Dschang: le fantôme de l'enseignant Tchakounté assassiné, fait des ravages
Le Cameroun a célébré mardi 11 février la 54e édition de la Fête de la Jeunesse sous le thème «Jeunesse, Paix, Décentralisation et participation à la gouvernance locale pour un Cameroun nouveau».

A Dschang, chef-lieu du département de la Menoua, les enfants de la maternelle, des écoles primaires, du secondaires, leurs ainés des universités et des organisations de la société civile ont battu le pavé à la Place des Fêtes.
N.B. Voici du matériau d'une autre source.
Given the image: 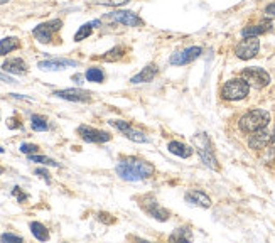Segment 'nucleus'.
Wrapping results in <instances>:
<instances>
[{
	"label": "nucleus",
	"instance_id": "nucleus-24",
	"mask_svg": "<svg viewBox=\"0 0 275 243\" xmlns=\"http://www.w3.org/2000/svg\"><path fill=\"white\" fill-rule=\"evenodd\" d=\"M123 54H125V47L117 46V47L110 49L108 53L103 54L102 59H103V61H108V63H112V61H118L120 58H123Z\"/></svg>",
	"mask_w": 275,
	"mask_h": 243
},
{
	"label": "nucleus",
	"instance_id": "nucleus-34",
	"mask_svg": "<svg viewBox=\"0 0 275 243\" xmlns=\"http://www.w3.org/2000/svg\"><path fill=\"white\" fill-rule=\"evenodd\" d=\"M7 127H9V129L15 130V129H20L22 124H20V121H19L17 118H15V117H12V118H9V120H7Z\"/></svg>",
	"mask_w": 275,
	"mask_h": 243
},
{
	"label": "nucleus",
	"instance_id": "nucleus-41",
	"mask_svg": "<svg viewBox=\"0 0 275 243\" xmlns=\"http://www.w3.org/2000/svg\"><path fill=\"white\" fill-rule=\"evenodd\" d=\"M0 154H4V149L2 147H0Z\"/></svg>",
	"mask_w": 275,
	"mask_h": 243
},
{
	"label": "nucleus",
	"instance_id": "nucleus-15",
	"mask_svg": "<svg viewBox=\"0 0 275 243\" xmlns=\"http://www.w3.org/2000/svg\"><path fill=\"white\" fill-rule=\"evenodd\" d=\"M2 69L5 71V73H10V75H26L27 73V64H26L24 59L12 58V59L4 61Z\"/></svg>",
	"mask_w": 275,
	"mask_h": 243
},
{
	"label": "nucleus",
	"instance_id": "nucleus-22",
	"mask_svg": "<svg viewBox=\"0 0 275 243\" xmlns=\"http://www.w3.org/2000/svg\"><path fill=\"white\" fill-rule=\"evenodd\" d=\"M31 127H32V130H36V132H46L49 129V124L46 118L41 117V115H32Z\"/></svg>",
	"mask_w": 275,
	"mask_h": 243
},
{
	"label": "nucleus",
	"instance_id": "nucleus-14",
	"mask_svg": "<svg viewBox=\"0 0 275 243\" xmlns=\"http://www.w3.org/2000/svg\"><path fill=\"white\" fill-rule=\"evenodd\" d=\"M78 63L73 59H47V61H41L37 64V68L42 71H61L69 68V66H76Z\"/></svg>",
	"mask_w": 275,
	"mask_h": 243
},
{
	"label": "nucleus",
	"instance_id": "nucleus-30",
	"mask_svg": "<svg viewBox=\"0 0 275 243\" xmlns=\"http://www.w3.org/2000/svg\"><path fill=\"white\" fill-rule=\"evenodd\" d=\"M184 228H179L176 233L170 236V240H184V241H189L191 240V233H189V230L186 228V231H183Z\"/></svg>",
	"mask_w": 275,
	"mask_h": 243
},
{
	"label": "nucleus",
	"instance_id": "nucleus-35",
	"mask_svg": "<svg viewBox=\"0 0 275 243\" xmlns=\"http://www.w3.org/2000/svg\"><path fill=\"white\" fill-rule=\"evenodd\" d=\"M12 195H14L15 198H17L19 203H22V201H26V200H27V195H24V192L20 191V187H14Z\"/></svg>",
	"mask_w": 275,
	"mask_h": 243
},
{
	"label": "nucleus",
	"instance_id": "nucleus-20",
	"mask_svg": "<svg viewBox=\"0 0 275 243\" xmlns=\"http://www.w3.org/2000/svg\"><path fill=\"white\" fill-rule=\"evenodd\" d=\"M20 47V42L17 37H4L0 41V56H5V54L15 51V49Z\"/></svg>",
	"mask_w": 275,
	"mask_h": 243
},
{
	"label": "nucleus",
	"instance_id": "nucleus-42",
	"mask_svg": "<svg viewBox=\"0 0 275 243\" xmlns=\"http://www.w3.org/2000/svg\"><path fill=\"white\" fill-rule=\"evenodd\" d=\"M0 174H2V169H0Z\"/></svg>",
	"mask_w": 275,
	"mask_h": 243
},
{
	"label": "nucleus",
	"instance_id": "nucleus-40",
	"mask_svg": "<svg viewBox=\"0 0 275 243\" xmlns=\"http://www.w3.org/2000/svg\"><path fill=\"white\" fill-rule=\"evenodd\" d=\"M272 140H275V130H273V134H272Z\"/></svg>",
	"mask_w": 275,
	"mask_h": 243
},
{
	"label": "nucleus",
	"instance_id": "nucleus-12",
	"mask_svg": "<svg viewBox=\"0 0 275 243\" xmlns=\"http://www.w3.org/2000/svg\"><path fill=\"white\" fill-rule=\"evenodd\" d=\"M54 95H56L58 98H63V100H68V102H80V103L91 102V93L86 91V90H81V88L59 90V91H54Z\"/></svg>",
	"mask_w": 275,
	"mask_h": 243
},
{
	"label": "nucleus",
	"instance_id": "nucleus-26",
	"mask_svg": "<svg viewBox=\"0 0 275 243\" xmlns=\"http://www.w3.org/2000/svg\"><path fill=\"white\" fill-rule=\"evenodd\" d=\"M29 161L31 162H39V164H44V165H53V167H59V164L56 161H53V159L42 157V156H34V154H31V156H29Z\"/></svg>",
	"mask_w": 275,
	"mask_h": 243
},
{
	"label": "nucleus",
	"instance_id": "nucleus-33",
	"mask_svg": "<svg viewBox=\"0 0 275 243\" xmlns=\"http://www.w3.org/2000/svg\"><path fill=\"white\" fill-rule=\"evenodd\" d=\"M98 220L103 222V223H107V225L115 223V218H112V214H108V213H100V214H98Z\"/></svg>",
	"mask_w": 275,
	"mask_h": 243
},
{
	"label": "nucleus",
	"instance_id": "nucleus-23",
	"mask_svg": "<svg viewBox=\"0 0 275 243\" xmlns=\"http://www.w3.org/2000/svg\"><path fill=\"white\" fill-rule=\"evenodd\" d=\"M85 78L91 83H103V80H105V73H103L100 68H90V69H86Z\"/></svg>",
	"mask_w": 275,
	"mask_h": 243
},
{
	"label": "nucleus",
	"instance_id": "nucleus-6",
	"mask_svg": "<svg viewBox=\"0 0 275 243\" xmlns=\"http://www.w3.org/2000/svg\"><path fill=\"white\" fill-rule=\"evenodd\" d=\"M258 49H260V41L257 37H243V41H240L235 47V54L238 59L248 61L252 58H255L258 54Z\"/></svg>",
	"mask_w": 275,
	"mask_h": 243
},
{
	"label": "nucleus",
	"instance_id": "nucleus-29",
	"mask_svg": "<svg viewBox=\"0 0 275 243\" xmlns=\"http://www.w3.org/2000/svg\"><path fill=\"white\" fill-rule=\"evenodd\" d=\"M108 124L112 125V127H115V129H117V130L123 132V134H125V132H127V130H130V129H132L129 121H123V120H110Z\"/></svg>",
	"mask_w": 275,
	"mask_h": 243
},
{
	"label": "nucleus",
	"instance_id": "nucleus-8",
	"mask_svg": "<svg viewBox=\"0 0 275 243\" xmlns=\"http://www.w3.org/2000/svg\"><path fill=\"white\" fill-rule=\"evenodd\" d=\"M78 135L85 142H90V143H105L112 139V135H110L108 132L93 129V127H88V125L78 127Z\"/></svg>",
	"mask_w": 275,
	"mask_h": 243
},
{
	"label": "nucleus",
	"instance_id": "nucleus-2",
	"mask_svg": "<svg viewBox=\"0 0 275 243\" xmlns=\"http://www.w3.org/2000/svg\"><path fill=\"white\" fill-rule=\"evenodd\" d=\"M270 121V113L265 110H252V112L245 113L240 118V130L245 134H254V132L265 129Z\"/></svg>",
	"mask_w": 275,
	"mask_h": 243
},
{
	"label": "nucleus",
	"instance_id": "nucleus-4",
	"mask_svg": "<svg viewBox=\"0 0 275 243\" xmlns=\"http://www.w3.org/2000/svg\"><path fill=\"white\" fill-rule=\"evenodd\" d=\"M194 143L197 145V154H199V157L203 159V162H205L208 167L218 171L219 165H218L216 157H214V154H213L211 142H210V139L206 137V134L196 135V137H194Z\"/></svg>",
	"mask_w": 275,
	"mask_h": 243
},
{
	"label": "nucleus",
	"instance_id": "nucleus-18",
	"mask_svg": "<svg viewBox=\"0 0 275 243\" xmlns=\"http://www.w3.org/2000/svg\"><path fill=\"white\" fill-rule=\"evenodd\" d=\"M186 201L191 204H197L201 208H211V200L210 196L205 195L203 191H189L186 195Z\"/></svg>",
	"mask_w": 275,
	"mask_h": 243
},
{
	"label": "nucleus",
	"instance_id": "nucleus-9",
	"mask_svg": "<svg viewBox=\"0 0 275 243\" xmlns=\"http://www.w3.org/2000/svg\"><path fill=\"white\" fill-rule=\"evenodd\" d=\"M107 19L112 22H117V24L129 26V27H139L144 24V20H142L137 14L130 12V10H117V12L108 14Z\"/></svg>",
	"mask_w": 275,
	"mask_h": 243
},
{
	"label": "nucleus",
	"instance_id": "nucleus-19",
	"mask_svg": "<svg viewBox=\"0 0 275 243\" xmlns=\"http://www.w3.org/2000/svg\"><path fill=\"white\" fill-rule=\"evenodd\" d=\"M169 152L170 154H174V156H178V157H183V159H188L192 156V149L189 145H186V143L183 142H178V140H172V142H169Z\"/></svg>",
	"mask_w": 275,
	"mask_h": 243
},
{
	"label": "nucleus",
	"instance_id": "nucleus-27",
	"mask_svg": "<svg viewBox=\"0 0 275 243\" xmlns=\"http://www.w3.org/2000/svg\"><path fill=\"white\" fill-rule=\"evenodd\" d=\"M125 137L130 139V140H134V142H139V143L147 142V137L142 134V132H137V130H132V129L125 132Z\"/></svg>",
	"mask_w": 275,
	"mask_h": 243
},
{
	"label": "nucleus",
	"instance_id": "nucleus-31",
	"mask_svg": "<svg viewBox=\"0 0 275 243\" xmlns=\"http://www.w3.org/2000/svg\"><path fill=\"white\" fill-rule=\"evenodd\" d=\"M39 151V147L34 145V143H22L20 145V152L22 154H27V156H31V154H36Z\"/></svg>",
	"mask_w": 275,
	"mask_h": 243
},
{
	"label": "nucleus",
	"instance_id": "nucleus-38",
	"mask_svg": "<svg viewBox=\"0 0 275 243\" xmlns=\"http://www.w3.org/2000/svg\"><path fill=\"white\" fill-rule=\"evenodd\" d=\"M0 81H5V83H15L10 76H7V75H4V73H0Z\"/></svg>",
	"mask_w": 275,
	"mask_h": 243
},
{
	"label": "nucleus",
	"instance_id": "nucleus-17",
	"mask_svg": "<svg viewBox=\"0 0 275 243\" xmlns=\"http://www.w3.org/2000/svg\"><path fill=\"white\" fill-rule=\"evenodd\" d=\"M270 29H272V22L270 20H263V22H260V24H257V26L245 27V29L241 31V36H243V37H257L260 34H265V32L270 31Z\"/></svg>",
	"mask_w": 275,
	"mask_h": 243
},
{
	"label": "nucleus",
	"instance_id": "nucleus-16",
	"mask_svg": "<svg viewBox=\"0 0 275 243\" xmlns=\"http://www.w3.org/2000/svg\"><path fill=\"white\" fill-rule=\"evenodd\" d=\"M157 73H159L157 66L156 64H148L140 71V73H137L134 78L130 80V83H134V85H137V83H151L157 76Z\"/></svg>",
	"mask_w": 275,
	"mask_h": 243
},
{
	"label": "nucleus",
	"instance_id": "nucleus-36",
	"mask_svg": "<svg viewBox=\"0 0 275 243\" xmlns=\"http://www.w3.org/2000/svg\"><path fill=\"white\" fill-rule=\"evenodd\" d=\"M36 174L39 176L41 179H44L46 182H51V178H49V173L46 169H36Z\"/></svg>",
	"mask_w": 275,
	"mask_h": 243
},
{
	"label": "nucleus",
	"instance_id": "nucleus-13",
	"mask_svg": "<svg viewBox=\"0 0 275 243\" xmlns=\"http://www.w3.org/2000/svg\"><path fill=\"white\" fill-rule=\"evenodd\" d=\"M273 140H272V134H268L265 129H260L252 134V137L248 139V145L250 149H254V151H262V149H265L267 145H270Z\"/></svg>",
	"mask_w": 275,
	"mask_h": 243
},
{
	"label": "nucleus",
	"instance_id": "nucleus-10",
	"mask_svg": "<svg viewBox=\"0 0 275 243\" xmlns=\"http://www.w3.org/2000/svg\"><path fill=\"white\" fill-rule=\"evenodd\" d=\"M140 206H142V209L148 214V216H152V218H156V220H159V222H167L169 220V211L166 208H162L161 204H159L156 200H142V203H140Z\"/></svg>",
	"mask_w": 275,
	"mask_h": 243
},
{
	"label": "nucleus",
	"instance_id": "nucleus-5",
	"mask_svg": "<svg viewBox=\"0 0 275 243\" xmlns=\"http://www.w3.org/2000/svg\"><path fill=\"white\" fill-rule=\"evenodd\" d=\"M241 78H243L252 88H257V90H262V88H265L268 83H270V75L267 73L265 69L262 68H245L241 71Z\"/></svg>",
	"mask_w": 275,
	"mask_h": 243
},
{
	"label": "nucleus",
	"instance_id": "nucleus-7",
	"mask_svg": "<svg viewBox=\"0 0 275 243\" xmlns=\"http://www.w3.org/2000/svg\"><path fill=\"white\" fill-rule=\"evenodd\" d=\"M63 27V20L59 19H54V20H49V22H44V24H39L32 31V34L39 42L42 44H47L53 41V34L58 32L59 29Z\"/></svg>",
	"mask_w": 275,
	"mask_h": 243
},
{
	"label": "nucleus",
	"instance_id": "nucleus-32",
	"mask_svg": "<svg viewBox=\"0 0 275 243\" xmlns=\"http://www.w3.org/2000/svg\"><path fill=\"white\" fill-rule=\"evenodd\" d=\"M0 240L2 241H22V236L12 235V233H4L2 236H0Z\"/></svg>",
	"mask_w": 275,
	"mask_h": 243
},
{
	"label": "nucleus",
	"instance_id": "nucleus-11",
	"mask_svg": "<svg viewBox=\"0 0 275 243\" xmlns=\"http://www.w3.org/2000/svg\"><path fill=\"white\" fill-rule=\"evenodd\" d=\"M201 53H203V49H201V47L192 46V47L184 49V51H181V53H176L174 56H170L169 63H170V64H174V66H184V64H189V63H192V61H194V59L199 58V56H201Z\"/></svg>",
	"mask_w": 275,
	"mask_h": 243
},
{
	"label": "nucleus",
	"instance_id": "nucleus-21",
	"mask_svg": "<svg viewBox=\"0 0 275 243\" xmlns=\"http://www.w3.org/2000/svg\"><path fill=\"white\" fill-rule=\"evenodd\" d=\"M29 228H31V233L34 235L39 241H46V240H49V231H47V228H46V226H44L42 223H39V222H32V223L29 225Z\"/></svg>",
	"mask_w": 275,
	"mask_h": 243
},
{
	"label": "nucleus",
	"instance_id": "nucleus-1",
	"mask_svg": "<svg viewBox=\"0 0 275 243\" xmlns=\"http://www.w3.org/2000/svg\"><path fill=\"white\" fill-rule=\"evenodd\" d=\"M156 173V167L147 162L140 161V159H122L117 165V174L123 181H142L154 176Z\"/></svg>",
	"mask_w": 275,
	"mask_h": 243
},
{
	"label": "nucleus",
	"instance_id": "nucleus-28",
	"mask_svg": "<svg viewBox=\"0 0 275 243\" xmlns=\"http://www.w3.org/2000/svg\"><path fill=\"white\" fill-rule=\"evenodd\" d=\"M93 4H100V5H108V7H118V5H123L130 2V0H90Z\"/></svg>",
	"mask_w": 275,
	"mask_h": 243
},
{
	"label": "nucleus",
	"instance_id": "nucleus-25",
	"mask_svg": "<svg viewBox=\"0 0 275 243\" xmlns=\"http://www.w3.org/2000/svg\"><path fill=\"white\" fill-rule=\"evenodd\" d=\"M91 32H93V22H88V24H83L78 29V32L74 34V41L76 42H80V41H83L86 39V37H90L91 36Z\"/></svg>",
	"mask_w": 275,
	"mask_h": 243
},
{
	"label": "nucleus",
	"instance_id": "nucleus-39",
	"mask_svg": "<svg viewBox=\"0 0 275 243\" xmlns=\"http://www.w3.org/2000/svg\"><path fill=\"white\" fill-rule=\"evenodd\" d=\"M9 2V0H0V4H7Z\"/></svg>",
	"mask_w": 275,
	"mask_h": 243
},
{
	"label": "nucleus",
	"instance_id": "nucleus-37",
	"mask_svg": "<svg viewBox=\"0 0 275 243\" xmlns=\"http://www.w3.org/2000/svg\"><path fill=\"white\" fill-rule=\"evenodd\" d=\"M265 14H268V15H275V4L267 5V9H265Z\"/></svg>",
	"mask_w": 275,
	"mask_h": 243
},
{
	"label": "nucleus",
	"instance_id": "nucleus-3",
	"mask_svg": "<svg viewBox=\"0 0 275 243\" xmlns=\"http://www.w3.org/2000/svg\"><path fill=\"white\" fill-rule=\"evenodd\" d=\"M248 91H250V85L243 78H233L224 83V86L221 88V96L224 100L238 102L243 100L248 95Z\"/></svg>",
	"mask_w": 275,
	"mask_h": 243
}]
</instances>
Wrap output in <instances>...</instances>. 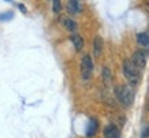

Les torses bombés, scandant des messages de mobilisation pour la patrie.


Le CENAJES de Dschang lors de son passage devant la tribune officielle


Dans la tribune officielle le préfet de la Menoua entouré du sous-préfet de Dschang, du maire, du sénateur, du président des tribunaux et du procureur de la république.
L’un des moments forts de cette célébration est cette minute de silence en la mémoire du jeune enseignant de mathématique poignardé à mort en plein cours par son élève de la classe de 4e au lycée classique de Nkolbisson à Yaoundé.

« L’encre rouge de l’enseignant est devenu le sang de Njomi Tchakounté. » Ce propos du Dr Jean Claude Tchouankap, un historien à la réputation établi et consultant pour la parade du 11 février 2020 à Dschang ont détoné.

Il invite la société de tirer les leçons de l’assassinat du jeune Njomi Tchakounté Boris Kevin. Cela permettrait de redresser la société dont la principale caractéristique est l’immoralité.

Une situation déplorée par le premier des Camerounais. En effet, le président de la République, Paul Biya, dans son discours à la jeunesse, a dénoncé ce crime et condamné « la consommation des drogues et de l’alcool » par la jeunesse camerounaise. Une attitude de la tribune officielle pendant la grande parade du 11 février à Dschang


Cette situation doit amener les uns et les autres, le gouvernement en priorité, à se remettre en cause. Il devra prendre des mesures pour lutter contre ces « dérives de nos sociétés modernes » qui sont un peu la conséquence des politiques assises sur la médiocratie, le laxisme et l’impunité.
Pour rappel, la Fête de la Jeunesse célébrée pour la toute première fois le vendredi 11 février 1966 est inspirée du « Youth Day ». Il s’agissait d’une fête dans la partie britannique du Territoire en hommage à la Jeunesse de la couronne britannique.

Une association des jeunes venus de Fondonera pendant sa démonstration.